* Exercise aim
Repeat the stretch of entries below from the line with "category: unidentified murid" through the line with "United States, site archbold_FL-03.". Include both ends and add nothing.

····················

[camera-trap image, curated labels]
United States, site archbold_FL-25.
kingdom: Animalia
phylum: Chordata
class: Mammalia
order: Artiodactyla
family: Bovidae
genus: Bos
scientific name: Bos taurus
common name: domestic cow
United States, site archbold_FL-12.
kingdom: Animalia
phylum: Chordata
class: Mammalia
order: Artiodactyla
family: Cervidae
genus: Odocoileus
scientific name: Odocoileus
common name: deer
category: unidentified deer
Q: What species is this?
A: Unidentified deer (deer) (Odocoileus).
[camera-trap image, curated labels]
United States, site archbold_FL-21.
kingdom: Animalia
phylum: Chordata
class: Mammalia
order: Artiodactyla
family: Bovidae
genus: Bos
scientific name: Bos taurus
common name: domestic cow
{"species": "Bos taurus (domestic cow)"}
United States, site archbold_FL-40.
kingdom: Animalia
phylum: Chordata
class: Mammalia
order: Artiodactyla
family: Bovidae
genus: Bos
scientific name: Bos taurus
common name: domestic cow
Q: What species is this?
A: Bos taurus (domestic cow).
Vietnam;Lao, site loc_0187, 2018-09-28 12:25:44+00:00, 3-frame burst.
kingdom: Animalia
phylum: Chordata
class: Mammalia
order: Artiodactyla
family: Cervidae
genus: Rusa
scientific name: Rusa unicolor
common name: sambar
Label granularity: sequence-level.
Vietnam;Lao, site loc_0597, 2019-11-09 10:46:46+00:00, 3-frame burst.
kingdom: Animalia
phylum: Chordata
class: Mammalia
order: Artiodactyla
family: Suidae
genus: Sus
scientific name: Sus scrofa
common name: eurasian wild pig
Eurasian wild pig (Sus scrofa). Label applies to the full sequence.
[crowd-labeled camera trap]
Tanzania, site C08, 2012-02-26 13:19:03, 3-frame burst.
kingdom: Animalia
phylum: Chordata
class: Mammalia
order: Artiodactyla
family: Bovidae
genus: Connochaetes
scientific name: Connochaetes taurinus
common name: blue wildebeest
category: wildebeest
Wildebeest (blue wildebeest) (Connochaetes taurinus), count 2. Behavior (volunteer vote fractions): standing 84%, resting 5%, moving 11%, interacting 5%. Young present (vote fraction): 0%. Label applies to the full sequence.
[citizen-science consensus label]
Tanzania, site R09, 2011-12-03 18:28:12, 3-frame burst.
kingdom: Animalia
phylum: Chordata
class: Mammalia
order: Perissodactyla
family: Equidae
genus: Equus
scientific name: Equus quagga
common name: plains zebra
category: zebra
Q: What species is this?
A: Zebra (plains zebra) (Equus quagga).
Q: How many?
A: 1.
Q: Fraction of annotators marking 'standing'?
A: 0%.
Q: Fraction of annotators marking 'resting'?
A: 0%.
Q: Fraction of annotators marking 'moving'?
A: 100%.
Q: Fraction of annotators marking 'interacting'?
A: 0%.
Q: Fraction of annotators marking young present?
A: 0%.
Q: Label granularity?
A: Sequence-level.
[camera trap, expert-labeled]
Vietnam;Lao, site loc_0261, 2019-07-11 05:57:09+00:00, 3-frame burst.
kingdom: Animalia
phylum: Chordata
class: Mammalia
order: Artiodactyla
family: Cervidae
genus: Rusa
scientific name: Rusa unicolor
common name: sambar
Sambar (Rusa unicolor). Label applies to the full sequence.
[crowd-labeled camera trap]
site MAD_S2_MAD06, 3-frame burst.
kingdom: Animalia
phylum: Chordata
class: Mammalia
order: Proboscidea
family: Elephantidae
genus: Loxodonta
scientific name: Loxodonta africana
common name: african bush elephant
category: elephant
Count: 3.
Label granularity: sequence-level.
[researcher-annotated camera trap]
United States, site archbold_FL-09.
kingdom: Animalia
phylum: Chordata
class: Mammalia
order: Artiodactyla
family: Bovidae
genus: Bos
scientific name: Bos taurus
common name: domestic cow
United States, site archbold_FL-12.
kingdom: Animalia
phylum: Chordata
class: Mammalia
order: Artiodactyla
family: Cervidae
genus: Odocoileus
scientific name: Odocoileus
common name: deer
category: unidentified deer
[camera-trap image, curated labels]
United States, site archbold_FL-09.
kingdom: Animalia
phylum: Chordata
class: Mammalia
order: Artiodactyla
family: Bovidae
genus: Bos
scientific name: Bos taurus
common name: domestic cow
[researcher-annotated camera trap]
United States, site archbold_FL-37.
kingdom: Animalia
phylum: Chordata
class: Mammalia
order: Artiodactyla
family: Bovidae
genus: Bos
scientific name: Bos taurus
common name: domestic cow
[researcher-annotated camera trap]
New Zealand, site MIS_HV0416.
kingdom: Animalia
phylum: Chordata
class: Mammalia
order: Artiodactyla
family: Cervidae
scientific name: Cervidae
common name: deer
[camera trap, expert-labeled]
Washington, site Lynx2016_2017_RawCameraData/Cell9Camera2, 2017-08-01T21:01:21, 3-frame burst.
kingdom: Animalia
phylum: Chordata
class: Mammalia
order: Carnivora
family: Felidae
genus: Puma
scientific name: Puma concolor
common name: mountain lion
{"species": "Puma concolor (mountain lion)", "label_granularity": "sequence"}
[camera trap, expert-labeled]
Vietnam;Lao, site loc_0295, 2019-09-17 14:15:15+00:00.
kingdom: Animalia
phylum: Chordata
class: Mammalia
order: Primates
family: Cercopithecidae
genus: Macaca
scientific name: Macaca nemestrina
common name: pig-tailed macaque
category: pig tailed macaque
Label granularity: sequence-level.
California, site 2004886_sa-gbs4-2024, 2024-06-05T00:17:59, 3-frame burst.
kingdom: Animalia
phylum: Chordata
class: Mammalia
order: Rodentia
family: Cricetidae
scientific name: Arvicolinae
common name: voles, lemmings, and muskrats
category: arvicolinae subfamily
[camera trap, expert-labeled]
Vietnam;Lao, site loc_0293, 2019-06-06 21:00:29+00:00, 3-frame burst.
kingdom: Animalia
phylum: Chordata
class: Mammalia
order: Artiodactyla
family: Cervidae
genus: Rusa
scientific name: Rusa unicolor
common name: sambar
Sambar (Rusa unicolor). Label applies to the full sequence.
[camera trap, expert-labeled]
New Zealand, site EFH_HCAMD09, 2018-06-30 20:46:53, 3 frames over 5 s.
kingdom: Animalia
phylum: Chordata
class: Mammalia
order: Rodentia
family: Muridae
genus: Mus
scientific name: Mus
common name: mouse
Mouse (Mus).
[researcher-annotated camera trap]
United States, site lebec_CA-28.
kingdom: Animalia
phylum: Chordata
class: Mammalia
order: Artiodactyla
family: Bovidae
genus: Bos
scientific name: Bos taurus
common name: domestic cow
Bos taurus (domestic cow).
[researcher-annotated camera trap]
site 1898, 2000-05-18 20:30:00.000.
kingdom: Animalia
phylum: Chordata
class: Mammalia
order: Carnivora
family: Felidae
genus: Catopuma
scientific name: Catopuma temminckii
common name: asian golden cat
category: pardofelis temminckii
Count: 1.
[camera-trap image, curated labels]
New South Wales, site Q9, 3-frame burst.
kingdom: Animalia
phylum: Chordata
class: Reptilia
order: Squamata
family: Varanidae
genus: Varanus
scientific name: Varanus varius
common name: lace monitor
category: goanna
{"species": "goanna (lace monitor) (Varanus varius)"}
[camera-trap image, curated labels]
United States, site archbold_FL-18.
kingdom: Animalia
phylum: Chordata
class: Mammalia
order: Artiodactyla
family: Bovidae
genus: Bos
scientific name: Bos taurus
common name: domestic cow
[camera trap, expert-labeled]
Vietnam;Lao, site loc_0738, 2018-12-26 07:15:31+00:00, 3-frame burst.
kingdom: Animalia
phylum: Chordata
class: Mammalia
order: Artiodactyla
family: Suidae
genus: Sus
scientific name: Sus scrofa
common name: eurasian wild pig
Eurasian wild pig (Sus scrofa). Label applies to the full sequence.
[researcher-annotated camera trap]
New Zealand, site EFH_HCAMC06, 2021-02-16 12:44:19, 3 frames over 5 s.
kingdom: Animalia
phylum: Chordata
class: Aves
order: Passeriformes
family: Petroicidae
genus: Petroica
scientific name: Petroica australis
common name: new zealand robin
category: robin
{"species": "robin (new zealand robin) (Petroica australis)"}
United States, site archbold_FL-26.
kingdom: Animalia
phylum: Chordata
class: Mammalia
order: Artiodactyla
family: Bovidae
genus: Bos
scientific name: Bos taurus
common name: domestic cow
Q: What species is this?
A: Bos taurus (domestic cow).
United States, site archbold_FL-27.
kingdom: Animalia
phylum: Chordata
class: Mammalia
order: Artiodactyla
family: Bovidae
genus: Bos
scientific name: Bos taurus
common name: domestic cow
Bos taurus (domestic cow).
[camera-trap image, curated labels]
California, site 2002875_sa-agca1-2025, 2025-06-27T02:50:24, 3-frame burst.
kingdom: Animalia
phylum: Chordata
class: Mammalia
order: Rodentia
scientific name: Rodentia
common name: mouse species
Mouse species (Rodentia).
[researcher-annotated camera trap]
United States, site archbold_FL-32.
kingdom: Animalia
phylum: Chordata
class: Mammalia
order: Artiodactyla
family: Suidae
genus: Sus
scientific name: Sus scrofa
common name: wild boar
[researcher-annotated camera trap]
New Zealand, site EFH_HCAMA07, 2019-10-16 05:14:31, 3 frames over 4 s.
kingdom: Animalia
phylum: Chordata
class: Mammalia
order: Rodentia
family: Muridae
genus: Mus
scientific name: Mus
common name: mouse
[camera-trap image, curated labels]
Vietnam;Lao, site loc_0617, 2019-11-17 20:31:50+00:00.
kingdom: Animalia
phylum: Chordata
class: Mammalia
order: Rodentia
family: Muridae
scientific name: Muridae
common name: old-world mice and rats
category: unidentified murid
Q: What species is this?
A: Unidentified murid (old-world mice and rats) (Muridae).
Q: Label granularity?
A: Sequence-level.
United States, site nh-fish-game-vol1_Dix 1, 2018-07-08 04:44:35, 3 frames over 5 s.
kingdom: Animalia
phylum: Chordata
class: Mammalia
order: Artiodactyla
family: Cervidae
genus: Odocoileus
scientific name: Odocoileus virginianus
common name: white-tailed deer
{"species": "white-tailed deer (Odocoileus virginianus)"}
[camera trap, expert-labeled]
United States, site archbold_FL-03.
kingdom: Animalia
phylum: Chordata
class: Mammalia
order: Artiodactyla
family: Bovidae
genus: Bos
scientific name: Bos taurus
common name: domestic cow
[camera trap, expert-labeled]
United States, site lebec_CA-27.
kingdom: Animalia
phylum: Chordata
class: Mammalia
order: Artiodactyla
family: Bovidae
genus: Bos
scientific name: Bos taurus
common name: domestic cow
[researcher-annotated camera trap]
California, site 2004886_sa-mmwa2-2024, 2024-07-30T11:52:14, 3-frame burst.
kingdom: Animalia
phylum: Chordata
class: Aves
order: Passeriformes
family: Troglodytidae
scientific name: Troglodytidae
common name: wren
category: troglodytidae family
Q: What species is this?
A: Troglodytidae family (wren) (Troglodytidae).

····················

* Response to this exercise
category: unidentified murid
Q: What species is this?
A: Unidentified murid (old-world mice and rats) (Muridae).
Q: Label granularity?
A: Sequence-level.
United States, site nh-fish-game-vol1_Dix 1, 2018-07-08 04:44:35, 3 frames over 5 s.
kingdom: Animalia
phylum: Chordata
class: Mammalia
order: Artiodactyla
family: Cervidae
genus: Odocoileus
scientific name: Odocoileus virginianus
common name: white-tailed deer
{"species": "white-tailed deer (Odocoileus virginianus)"}
[camera trap, expert-labeled]
United States, site archbold_FL-03.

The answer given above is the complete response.